Jakarta, IDN Times - Sekilas tidak ada yang istimewa dengan bangunan yang berdiri di atas tanah seluas 600 meter persegi. Gerbang terbuka lebar. Hijau dinding mulai memudar. Paving block juga tidak menutupi seluruh halaman bangunan itu. Sebuah sepeda motor dan sepeda onthel tak bertuan terparkir di sudut halaman.
Senin, 31 Mei 2021, pukul 13.37 WIB itu, terlihat seorang laki-laki tunanetra menggendong bayi keluar dari bangunan itu. Kakinya hampir tersandung ketika mencari sandal yang akan dipakai. Dia menimang bayi yang berada di dekapan. Sesekali menghiburnya dengan tepukan tangan.
Tak lama berselang, seorang pria berkaos biru keluar untuk menutup gerbang. Jarak antara gerbang dengan pintu keluar terpaut beberapa meter.
“Permisi mas, ini pesantren tunanetra ya,” tanya IDN Times, setelah mengamati suasana beberapa menit dari kejauhan.
“Iya, bener. Kenapa mas?” jawab dia, sembari melemaskan kuda-kuda yang semula ia siapkan untuk merapatkan gerbang.
“Mau nanya-nanya soal pesantren, bisa mas?” sahut IDN Times.
“Ooh, bisa-bisa, silakan,” ujar dia, sembari membuka gerbang.
“Silakan parkir, nanti tunggu di kursi sana ya,” katanya, dengan menunjuk kursi yang berada di samping pintu.
Setelah menunggu beberapa saat, lelaki berpakaian batik datang menyapa. Dia adalah Rizal, yang sejak Februari 2021 dipercaya menjadi Sekretaris Yayasan Raudlatul Makfufin.
“Ayok mas ngobrolnya di ruang tamu aja,” ajak Rizal, dengan ramah.
Setelah mempersilakan duduk dan menyuguhkan air minum kemasan, Rizal kemudian memanggil Ade Ismail, Kepala Pesantren sekaligus Kepala Sekolah Islam Terpadu Radulatul Makfufin. Tidak seperti Rizal, Ismail merupakan seorang tunanetra.
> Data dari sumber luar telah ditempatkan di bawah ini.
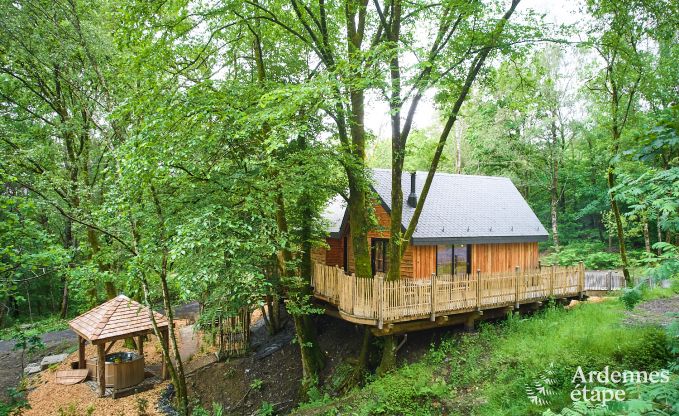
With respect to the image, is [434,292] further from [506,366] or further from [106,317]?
[106,317]

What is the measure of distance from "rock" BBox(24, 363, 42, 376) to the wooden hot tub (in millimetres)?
3010

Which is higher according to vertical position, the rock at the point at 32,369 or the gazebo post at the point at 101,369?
the gazebo post at the point at 101,369

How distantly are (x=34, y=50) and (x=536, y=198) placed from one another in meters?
36.6

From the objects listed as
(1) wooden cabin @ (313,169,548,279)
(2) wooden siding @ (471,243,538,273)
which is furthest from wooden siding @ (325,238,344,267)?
(2) wooden siding @ (471,243,538,273)

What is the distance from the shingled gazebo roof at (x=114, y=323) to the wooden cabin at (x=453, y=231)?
7.08m

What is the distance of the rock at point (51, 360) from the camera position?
51.0ft

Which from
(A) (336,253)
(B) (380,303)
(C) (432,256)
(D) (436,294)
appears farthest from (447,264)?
(B) (380,303)

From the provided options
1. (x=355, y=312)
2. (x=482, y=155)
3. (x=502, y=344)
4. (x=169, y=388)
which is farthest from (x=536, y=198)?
(x=169, y=388)

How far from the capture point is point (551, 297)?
1358cm

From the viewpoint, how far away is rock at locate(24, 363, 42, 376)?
588 inches

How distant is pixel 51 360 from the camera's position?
15945 mm

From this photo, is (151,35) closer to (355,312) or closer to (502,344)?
(355,312)

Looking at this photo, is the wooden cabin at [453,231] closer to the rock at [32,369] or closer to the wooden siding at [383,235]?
the wooden siding at [383,235]

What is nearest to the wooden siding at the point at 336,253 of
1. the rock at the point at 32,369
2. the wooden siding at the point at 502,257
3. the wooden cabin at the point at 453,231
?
the wooden cabin at the point at 453,231
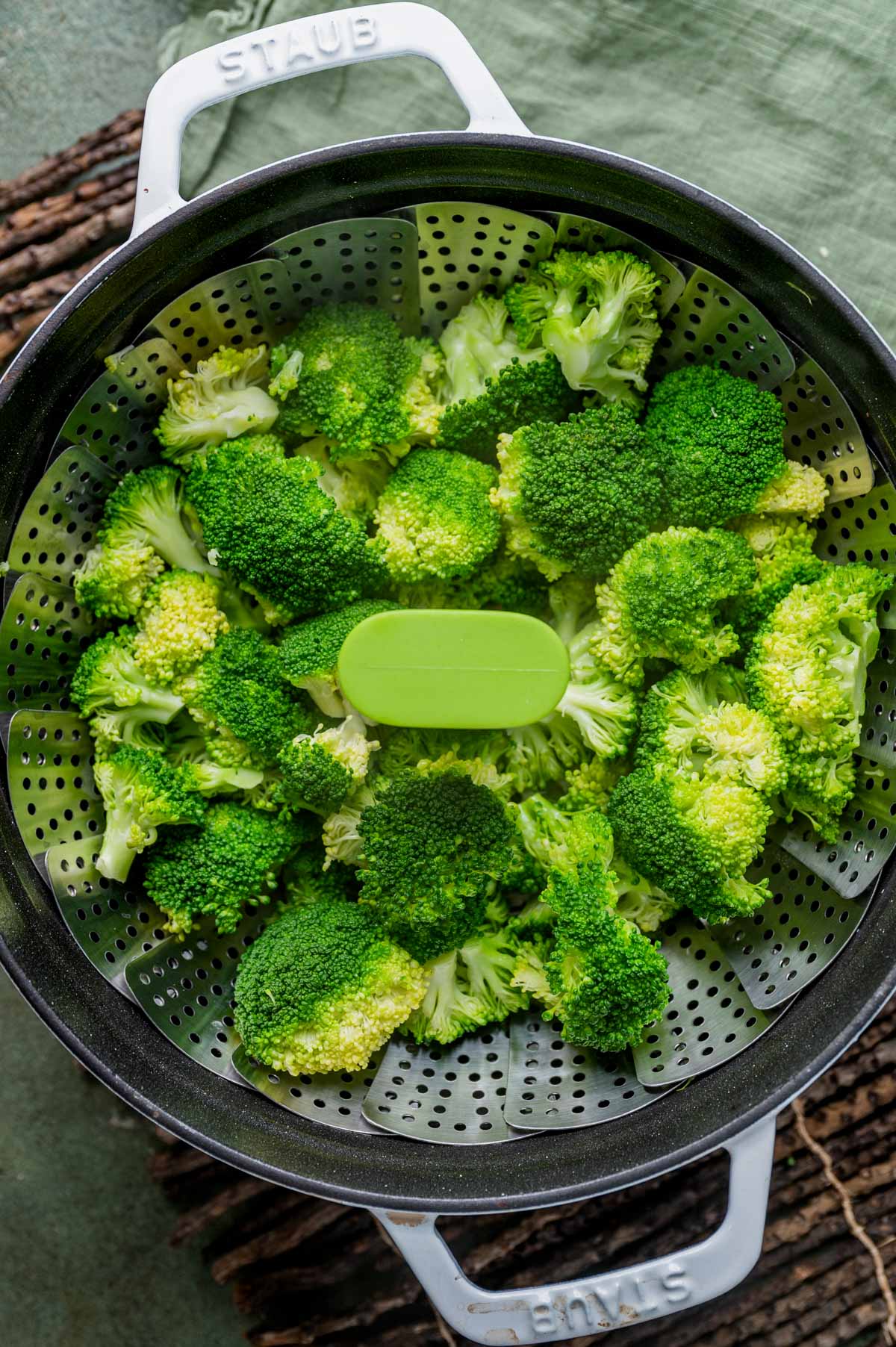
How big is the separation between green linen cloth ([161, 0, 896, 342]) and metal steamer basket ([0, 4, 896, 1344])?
300 millimetres

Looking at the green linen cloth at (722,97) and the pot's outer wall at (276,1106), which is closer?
the pot's outer wall at (276,1106)

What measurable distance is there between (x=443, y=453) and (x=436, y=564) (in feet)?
0.59

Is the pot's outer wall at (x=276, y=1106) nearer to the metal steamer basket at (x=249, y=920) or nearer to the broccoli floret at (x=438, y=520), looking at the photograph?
the metal steamer basket at (x=249, y=920)

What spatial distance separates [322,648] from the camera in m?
1.57

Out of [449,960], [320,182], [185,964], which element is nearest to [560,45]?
[320,182]

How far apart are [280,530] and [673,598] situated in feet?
1.88

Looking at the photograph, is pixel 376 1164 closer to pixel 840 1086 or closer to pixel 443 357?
pixel 840 1086

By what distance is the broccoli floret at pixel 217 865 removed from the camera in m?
1.58

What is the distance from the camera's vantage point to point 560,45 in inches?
67.6

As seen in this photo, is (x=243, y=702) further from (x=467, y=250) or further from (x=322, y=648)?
(x=467, y=250)

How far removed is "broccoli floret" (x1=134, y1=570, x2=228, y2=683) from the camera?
158 centimetres

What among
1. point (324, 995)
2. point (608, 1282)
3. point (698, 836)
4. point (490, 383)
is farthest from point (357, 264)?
point (608, 1282)

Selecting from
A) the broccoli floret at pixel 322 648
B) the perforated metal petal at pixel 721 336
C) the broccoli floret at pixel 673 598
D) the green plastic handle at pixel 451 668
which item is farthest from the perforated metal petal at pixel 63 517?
the perforated metal petal at pixel 721 336

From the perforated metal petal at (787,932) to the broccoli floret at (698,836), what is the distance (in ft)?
0.30
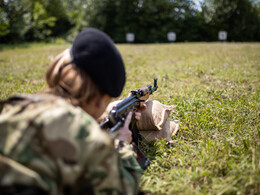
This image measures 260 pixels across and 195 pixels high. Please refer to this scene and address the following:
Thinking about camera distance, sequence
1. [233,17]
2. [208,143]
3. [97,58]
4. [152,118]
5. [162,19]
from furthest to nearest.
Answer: [162,19] < [233,17] < [152,118] < [208,143] < [97,58]

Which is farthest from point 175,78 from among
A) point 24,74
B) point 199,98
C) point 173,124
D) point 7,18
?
point 7,18

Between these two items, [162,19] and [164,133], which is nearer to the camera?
[164,133]

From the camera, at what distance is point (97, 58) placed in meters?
1.37

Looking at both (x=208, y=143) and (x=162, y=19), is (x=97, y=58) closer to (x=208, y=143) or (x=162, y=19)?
(x=208, y=143)

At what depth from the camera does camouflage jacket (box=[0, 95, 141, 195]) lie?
104cm

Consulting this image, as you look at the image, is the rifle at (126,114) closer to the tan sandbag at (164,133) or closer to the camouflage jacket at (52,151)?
the tan sandbag at (164,133)

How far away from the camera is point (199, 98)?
11.8 feet

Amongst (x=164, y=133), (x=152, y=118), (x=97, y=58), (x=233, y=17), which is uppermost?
(x=233, y=17)

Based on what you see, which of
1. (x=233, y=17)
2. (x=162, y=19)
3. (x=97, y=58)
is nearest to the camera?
(x=97, y=58)

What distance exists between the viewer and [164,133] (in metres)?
2.48

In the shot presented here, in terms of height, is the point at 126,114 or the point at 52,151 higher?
the point at 52,151

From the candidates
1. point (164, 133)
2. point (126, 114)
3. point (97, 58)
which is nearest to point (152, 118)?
point (164, 133)

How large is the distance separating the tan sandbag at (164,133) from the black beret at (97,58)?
3.95 ft

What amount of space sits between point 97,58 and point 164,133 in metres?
1.46
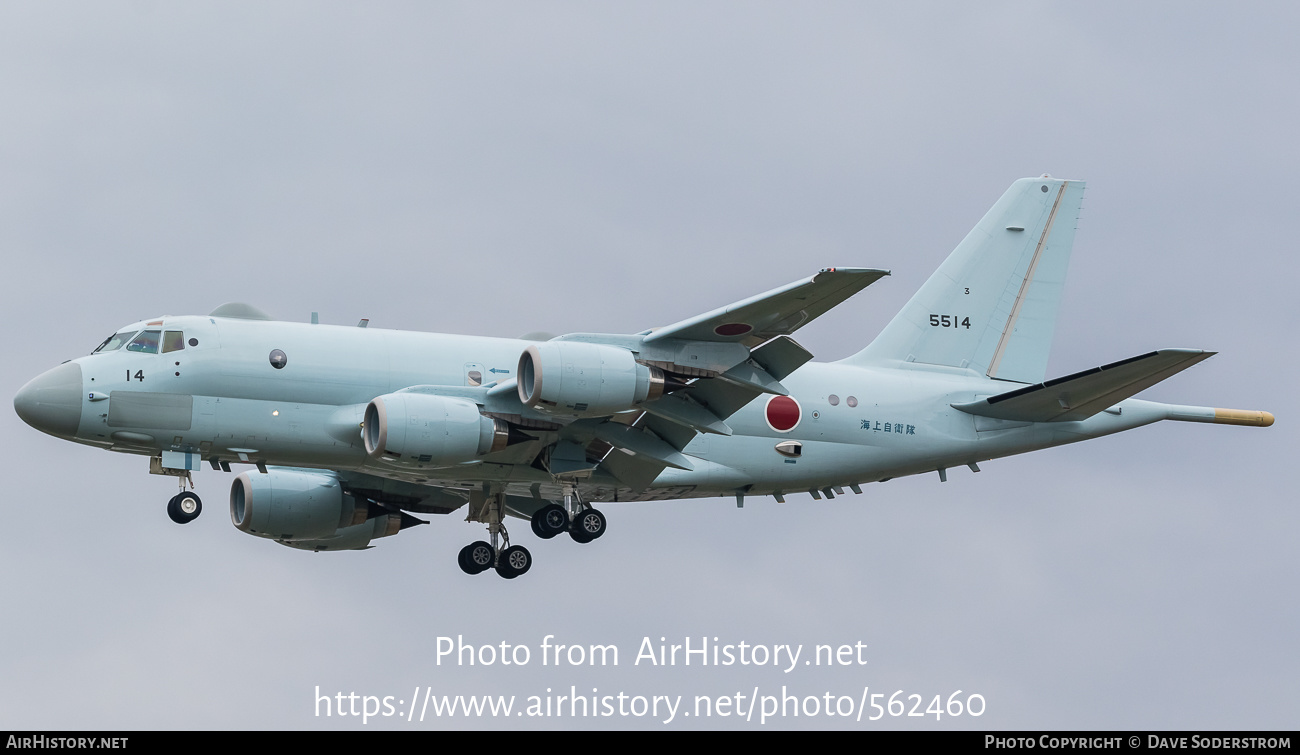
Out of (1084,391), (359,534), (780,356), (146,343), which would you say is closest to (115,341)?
(146,343)

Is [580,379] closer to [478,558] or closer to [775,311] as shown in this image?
[775,311]

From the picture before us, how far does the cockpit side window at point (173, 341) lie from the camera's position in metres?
36.7

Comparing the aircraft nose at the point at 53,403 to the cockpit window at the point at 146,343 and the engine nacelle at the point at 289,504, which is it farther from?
the engine nacelle at the point at 289,504

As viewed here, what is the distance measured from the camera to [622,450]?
127 ft

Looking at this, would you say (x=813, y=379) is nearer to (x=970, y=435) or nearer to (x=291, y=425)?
(x=970, y=435)

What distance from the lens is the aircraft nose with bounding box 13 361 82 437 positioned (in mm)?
36000

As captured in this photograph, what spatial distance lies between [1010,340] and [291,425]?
59.6 ft

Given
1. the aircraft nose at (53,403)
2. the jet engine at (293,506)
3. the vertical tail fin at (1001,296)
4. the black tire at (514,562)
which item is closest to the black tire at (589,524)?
the black tire at (514,562)

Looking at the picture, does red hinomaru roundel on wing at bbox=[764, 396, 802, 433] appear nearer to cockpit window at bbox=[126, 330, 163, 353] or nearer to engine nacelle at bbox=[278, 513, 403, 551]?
engine nacelle at bbox=[278, 513, 403, 551]

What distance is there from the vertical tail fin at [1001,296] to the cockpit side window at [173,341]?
15.6 m

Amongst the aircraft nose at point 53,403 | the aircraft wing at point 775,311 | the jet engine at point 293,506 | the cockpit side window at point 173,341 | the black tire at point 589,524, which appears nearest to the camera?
the aircraft wing at point 775,311

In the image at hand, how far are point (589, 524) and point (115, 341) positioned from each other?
34.5ft

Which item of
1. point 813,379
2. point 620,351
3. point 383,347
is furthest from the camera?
point 813,379

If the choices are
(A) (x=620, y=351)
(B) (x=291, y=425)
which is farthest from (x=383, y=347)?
(A) (x=620, y=351)
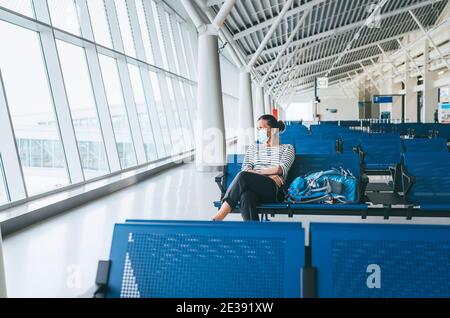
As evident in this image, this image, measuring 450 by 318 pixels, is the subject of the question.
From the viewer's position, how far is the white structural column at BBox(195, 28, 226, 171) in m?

“Bisa ngobrol sama saya, nanti juga bisa tanya-tanya sama pak Ismail,” kata Rizal.
Perbincangan 30 menit bersama Rizal dan Ismail mengubah sepenuhnya persepsi pada bangunan sederhana ini. Kendati tidak bertingkat dan hanya memiliki enam ruangan serta satu kamar mandi, bangunan ini ternyata menghimpun asa bagi para tunanetra.